There's definitely a way to use Claude code that is token conscious.

I've tried throwing unsupervised agentic software factory workflows against the wall, and they burned through my tokens like nobody's business but didn't produce much.

Supervised, human-in-the-loop process on the other hand is much more productive but doesn't consume nearly as much. Maybe that's why everyone's pushing agentic approaches so much.

  • Yeah. Claude does good work but reviewing it all properly takes quite a bit of time. It got to the point I started having trouble maxing out my weekly allocation.

    Dealt with that by going all out and making an agentic parallel code review skill. Basically an infinite TODO list generator. Now I'm definitely getting 100% of the usage I paid for. It really burns tokens like nobody's business, and catches a lot of issues while at it. I've been looping this review/fix process every week. It's dramatically reduced the amount of stuff I need to pay attention to during my human review sessions.

    • I really don't like how the payment plans work with the providers right now. I feel this pressure to use all my tokens for the week, often just "wasting" them.
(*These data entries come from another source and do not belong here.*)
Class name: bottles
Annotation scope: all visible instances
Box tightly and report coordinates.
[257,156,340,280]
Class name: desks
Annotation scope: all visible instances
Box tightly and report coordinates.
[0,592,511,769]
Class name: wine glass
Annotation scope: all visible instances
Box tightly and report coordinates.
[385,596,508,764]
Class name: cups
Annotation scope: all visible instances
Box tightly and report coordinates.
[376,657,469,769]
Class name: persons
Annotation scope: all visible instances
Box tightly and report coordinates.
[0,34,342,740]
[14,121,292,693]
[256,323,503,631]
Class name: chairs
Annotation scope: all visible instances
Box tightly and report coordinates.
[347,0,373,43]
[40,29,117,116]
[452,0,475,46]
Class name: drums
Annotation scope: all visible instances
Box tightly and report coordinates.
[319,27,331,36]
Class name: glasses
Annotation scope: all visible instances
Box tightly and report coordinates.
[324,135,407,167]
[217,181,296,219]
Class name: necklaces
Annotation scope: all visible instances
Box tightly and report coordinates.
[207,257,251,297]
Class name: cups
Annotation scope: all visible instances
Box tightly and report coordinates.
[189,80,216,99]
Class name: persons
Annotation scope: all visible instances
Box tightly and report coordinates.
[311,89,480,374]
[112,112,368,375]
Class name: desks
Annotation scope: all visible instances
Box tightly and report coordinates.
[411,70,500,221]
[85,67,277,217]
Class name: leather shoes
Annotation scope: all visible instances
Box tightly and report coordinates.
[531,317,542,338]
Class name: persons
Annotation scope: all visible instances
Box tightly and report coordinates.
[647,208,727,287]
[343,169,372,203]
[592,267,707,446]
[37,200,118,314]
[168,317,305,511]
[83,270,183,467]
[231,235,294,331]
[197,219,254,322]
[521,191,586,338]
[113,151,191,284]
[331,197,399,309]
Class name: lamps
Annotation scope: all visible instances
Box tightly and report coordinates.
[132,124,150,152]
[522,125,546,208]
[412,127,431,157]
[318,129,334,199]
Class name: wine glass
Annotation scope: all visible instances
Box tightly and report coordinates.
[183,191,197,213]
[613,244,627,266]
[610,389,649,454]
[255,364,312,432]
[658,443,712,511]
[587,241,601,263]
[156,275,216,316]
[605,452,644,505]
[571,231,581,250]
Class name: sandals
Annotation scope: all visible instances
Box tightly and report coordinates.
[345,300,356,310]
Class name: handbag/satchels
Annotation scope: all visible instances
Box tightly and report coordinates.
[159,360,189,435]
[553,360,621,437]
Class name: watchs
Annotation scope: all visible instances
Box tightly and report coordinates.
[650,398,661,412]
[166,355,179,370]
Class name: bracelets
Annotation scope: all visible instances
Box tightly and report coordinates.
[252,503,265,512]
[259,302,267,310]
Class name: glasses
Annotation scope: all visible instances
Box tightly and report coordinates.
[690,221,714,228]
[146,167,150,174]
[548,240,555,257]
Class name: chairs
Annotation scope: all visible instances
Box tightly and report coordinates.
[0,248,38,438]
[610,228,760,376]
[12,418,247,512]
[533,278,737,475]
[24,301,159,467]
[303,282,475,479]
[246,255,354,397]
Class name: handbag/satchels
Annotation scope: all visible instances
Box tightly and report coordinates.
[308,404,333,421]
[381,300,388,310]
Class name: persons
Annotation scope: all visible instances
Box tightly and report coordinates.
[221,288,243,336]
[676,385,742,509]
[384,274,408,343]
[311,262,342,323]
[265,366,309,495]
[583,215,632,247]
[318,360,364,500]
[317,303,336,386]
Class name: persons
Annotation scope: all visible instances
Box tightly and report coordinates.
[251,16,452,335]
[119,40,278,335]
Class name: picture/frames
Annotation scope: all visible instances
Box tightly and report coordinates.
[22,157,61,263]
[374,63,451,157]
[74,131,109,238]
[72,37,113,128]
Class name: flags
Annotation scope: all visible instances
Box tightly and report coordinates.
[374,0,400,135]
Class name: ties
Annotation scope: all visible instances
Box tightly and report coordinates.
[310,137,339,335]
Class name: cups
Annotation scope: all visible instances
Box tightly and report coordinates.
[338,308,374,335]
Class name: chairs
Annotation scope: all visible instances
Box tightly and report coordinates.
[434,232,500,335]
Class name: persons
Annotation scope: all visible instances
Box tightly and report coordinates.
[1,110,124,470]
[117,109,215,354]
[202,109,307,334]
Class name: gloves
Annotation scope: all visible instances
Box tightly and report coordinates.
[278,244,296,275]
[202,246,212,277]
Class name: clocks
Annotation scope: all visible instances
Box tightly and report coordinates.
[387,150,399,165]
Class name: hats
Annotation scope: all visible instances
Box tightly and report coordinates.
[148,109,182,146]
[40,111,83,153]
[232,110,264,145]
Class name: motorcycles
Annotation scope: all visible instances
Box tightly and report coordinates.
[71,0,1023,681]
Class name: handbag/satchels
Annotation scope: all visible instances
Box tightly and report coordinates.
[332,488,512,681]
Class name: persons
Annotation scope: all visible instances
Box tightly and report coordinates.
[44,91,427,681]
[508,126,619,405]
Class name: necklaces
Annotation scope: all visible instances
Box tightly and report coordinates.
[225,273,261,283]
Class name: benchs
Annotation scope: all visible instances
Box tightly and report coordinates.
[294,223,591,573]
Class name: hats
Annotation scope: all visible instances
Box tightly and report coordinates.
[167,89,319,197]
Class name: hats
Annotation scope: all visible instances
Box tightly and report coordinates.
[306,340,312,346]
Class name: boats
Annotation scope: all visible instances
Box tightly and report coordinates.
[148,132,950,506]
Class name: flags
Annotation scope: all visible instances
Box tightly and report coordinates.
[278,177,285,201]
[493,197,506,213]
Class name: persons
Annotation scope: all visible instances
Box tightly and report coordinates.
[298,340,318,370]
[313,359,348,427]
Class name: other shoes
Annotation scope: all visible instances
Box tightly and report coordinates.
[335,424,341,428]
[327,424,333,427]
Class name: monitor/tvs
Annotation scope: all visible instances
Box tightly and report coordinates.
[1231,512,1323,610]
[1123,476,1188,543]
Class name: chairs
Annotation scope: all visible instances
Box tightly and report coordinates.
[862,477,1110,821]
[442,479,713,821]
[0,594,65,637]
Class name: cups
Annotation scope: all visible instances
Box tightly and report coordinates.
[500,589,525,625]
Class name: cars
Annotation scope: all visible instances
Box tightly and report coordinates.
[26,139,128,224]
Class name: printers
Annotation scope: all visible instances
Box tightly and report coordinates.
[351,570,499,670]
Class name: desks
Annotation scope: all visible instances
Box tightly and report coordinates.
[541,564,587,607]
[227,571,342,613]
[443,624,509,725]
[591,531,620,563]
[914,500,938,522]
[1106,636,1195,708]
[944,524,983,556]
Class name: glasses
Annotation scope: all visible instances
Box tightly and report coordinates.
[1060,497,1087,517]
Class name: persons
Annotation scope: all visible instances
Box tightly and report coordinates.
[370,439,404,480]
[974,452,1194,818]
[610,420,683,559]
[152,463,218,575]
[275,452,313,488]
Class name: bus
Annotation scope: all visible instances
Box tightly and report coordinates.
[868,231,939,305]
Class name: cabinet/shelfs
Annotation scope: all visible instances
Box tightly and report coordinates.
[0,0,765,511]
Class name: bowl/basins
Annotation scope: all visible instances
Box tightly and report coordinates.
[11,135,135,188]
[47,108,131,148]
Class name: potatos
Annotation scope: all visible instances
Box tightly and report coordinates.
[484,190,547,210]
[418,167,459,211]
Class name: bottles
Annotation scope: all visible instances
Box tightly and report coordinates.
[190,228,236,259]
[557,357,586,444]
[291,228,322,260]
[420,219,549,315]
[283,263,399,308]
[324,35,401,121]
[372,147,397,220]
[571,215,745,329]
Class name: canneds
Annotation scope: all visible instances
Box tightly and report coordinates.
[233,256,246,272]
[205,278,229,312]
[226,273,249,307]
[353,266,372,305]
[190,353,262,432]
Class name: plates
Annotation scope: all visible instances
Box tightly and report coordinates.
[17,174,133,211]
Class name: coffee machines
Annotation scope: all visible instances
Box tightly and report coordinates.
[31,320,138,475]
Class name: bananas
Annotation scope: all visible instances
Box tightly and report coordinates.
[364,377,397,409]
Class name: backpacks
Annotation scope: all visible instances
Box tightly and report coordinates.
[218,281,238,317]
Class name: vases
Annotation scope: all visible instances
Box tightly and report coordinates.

But also, I want to take advantaged of the subsidized tokens in Claude Code and Codex for as long as I can.

      There is this real danger that our thinking, and the things we make, become bloated without constraints.

      IMO software has gone to shit since both mobile phones and laptops mostly have massive amounts of compute. We always seem to use it to the limit, just because it's there.

      4 replies →

    • I’m interested in how this works in practise - I guess you’ve written a skill to do code review, then your Claude.md file tells it to use it after every change as a bg task? So does this work as a background task while Claude is working on the next ‘feature’?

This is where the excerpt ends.